The Commission sent two letters of formal notice and one reasoned opinion, meaning Cyprus must now convince Brussels that it is prepared to amend its legislation within set deadlines in order to fully comply in all three cases where it has diverged from EU law.
Where the problems were found
The Commission’s observations concern the following:
Incomplete implementation of the anti-money laundering directive
The Commission sent a letter of formal notice over the incorrect transposition of certain provisions of the directive on combating money laundering. Cyprus is listed, along with Lithuania, Poland and Slovenia, among the member states that, according to the Commission, have not correctly transposed key provisions of Directive (EU) 2018/1673 into national law, particularly regarding money laundering offences, the penalties provided for, and the aggravating circumstances that carry harsher sentences.

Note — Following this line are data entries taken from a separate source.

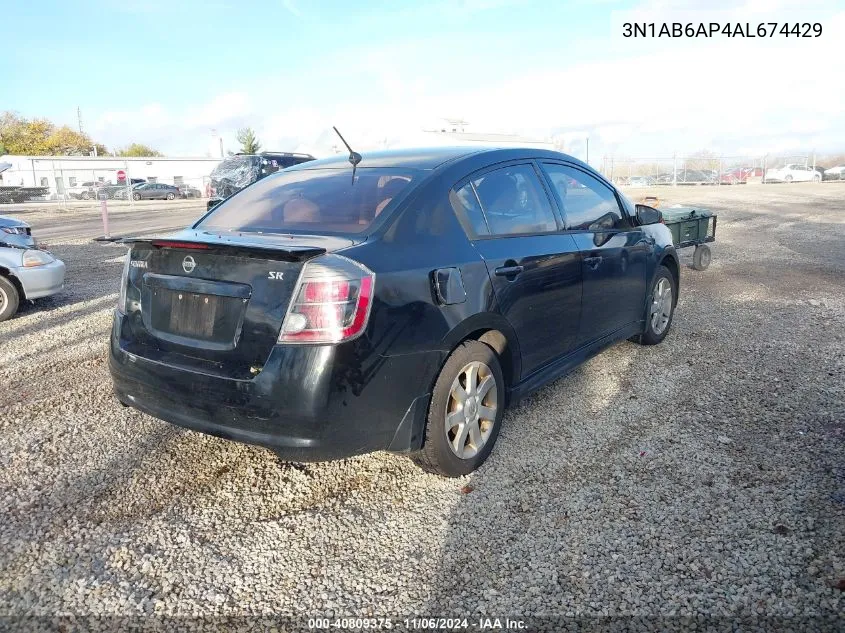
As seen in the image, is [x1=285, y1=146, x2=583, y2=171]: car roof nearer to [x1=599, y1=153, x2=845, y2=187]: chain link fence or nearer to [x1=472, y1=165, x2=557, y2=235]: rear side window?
[x1=472, y1=165, x2=557, y2=235]: rear side window

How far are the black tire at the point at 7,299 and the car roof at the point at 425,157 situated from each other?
179 inches

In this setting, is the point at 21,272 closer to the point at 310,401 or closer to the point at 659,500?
the point at 310,401

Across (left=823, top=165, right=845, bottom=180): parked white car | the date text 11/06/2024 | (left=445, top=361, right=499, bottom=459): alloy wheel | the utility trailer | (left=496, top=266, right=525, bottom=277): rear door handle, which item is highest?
(left=823, top=165, right=845, bottom=180): parked white car

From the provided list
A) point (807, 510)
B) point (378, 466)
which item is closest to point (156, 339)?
point (378, 466)

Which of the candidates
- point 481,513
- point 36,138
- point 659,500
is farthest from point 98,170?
point 659,500

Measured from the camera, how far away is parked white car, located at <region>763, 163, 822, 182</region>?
41438 mm

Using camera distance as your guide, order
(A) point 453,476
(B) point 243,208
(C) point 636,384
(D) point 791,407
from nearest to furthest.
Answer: (A) point 453,476 → (B) point 243,208 → (D) point 791,407 → (C) point 636,384

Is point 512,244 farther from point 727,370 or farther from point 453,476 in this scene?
point 727,370

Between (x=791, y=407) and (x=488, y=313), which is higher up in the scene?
(x=488, y=313)

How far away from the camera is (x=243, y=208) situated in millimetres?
3902

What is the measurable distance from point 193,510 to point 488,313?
5.73ft

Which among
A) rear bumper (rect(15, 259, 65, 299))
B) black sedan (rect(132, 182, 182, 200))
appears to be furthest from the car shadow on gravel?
black sedan (rect(132, 182, 182, 200))

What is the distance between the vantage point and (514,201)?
3.90 m

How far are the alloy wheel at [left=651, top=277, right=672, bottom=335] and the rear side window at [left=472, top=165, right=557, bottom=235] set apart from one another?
6.04ft
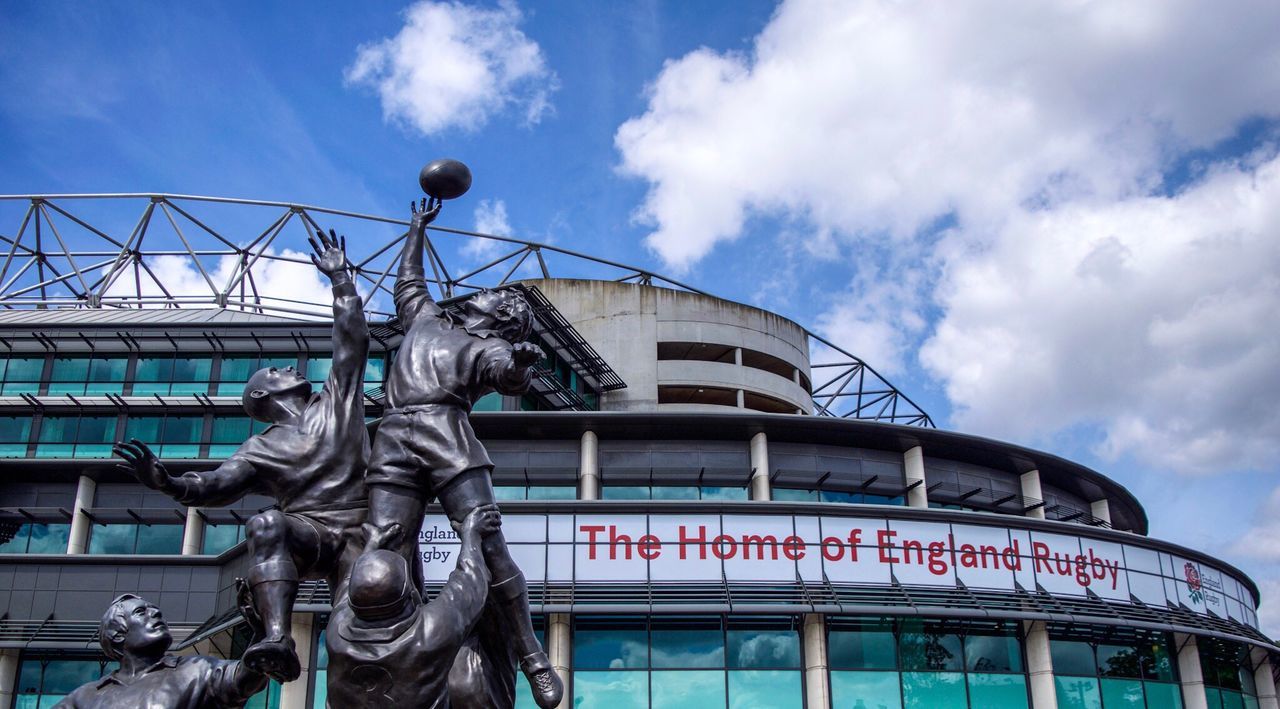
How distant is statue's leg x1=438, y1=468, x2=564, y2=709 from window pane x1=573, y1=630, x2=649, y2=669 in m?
24.4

The directive establishes a common European framework defining money laundering offences and penalties, while strengthening police and judicial cooperation between member states and preventing criminal organisations from exploiting differences between national legal systems. According to the Commission, one of the directive’s key innovations is the ability to prosecute money laundering even without a prior conviction for the underlying offence that generated the illicit proceeds, as well as the ability to prosecute individuals who launder proceeds from their own criminal activities, known as self-laundering.
Incomplete implementation of tax information exchange rules
The Commission sent the Cypriot government a reasoned opinion over the incomplete transposition of the directive on administrative cooperation in the field of taxation and the exchange of information between member states.
Along with Belgium and Bulgaria, Cyprus has not yet adopted or notified the Commission of all the national measures necessary to implement the directive, which amends the existing framework for administrative cooperation on tax matters, prompting the Commission to advance proceedings against all three member states.
Directive (EU) 2025/872 provides for the standardisation of the collection of top-up tax information returns and the automatic exchange of the relevant data between member states’ tax authorities. This obligation forms part of the implementation of the directive on the global minimum tax rate for multinational groups and large domestic businesses.
Failure to provide bank transaction data to OLAF
It was found that Cyprus has not complied with its obligations regarding the European Anti-Fraud Office (OLAF), as Cypriot legislation does not allow the office to obtain banking data as part of investigations into suspected criminal offences.
This obligation is set out in Article 7(3a) of the regulation, which was added under the 2020 revision to strengthen member states’ cooperation with OLAF in protecting the EU’s financial interests. The Commission considers that current Cypriot legislation conflicts with EU law and significantly limits the effectiveness of OLAF’s administrative investigations.
Cyprus has a two-month deadline to submit its observations and address the shortcomings identified by the Commission.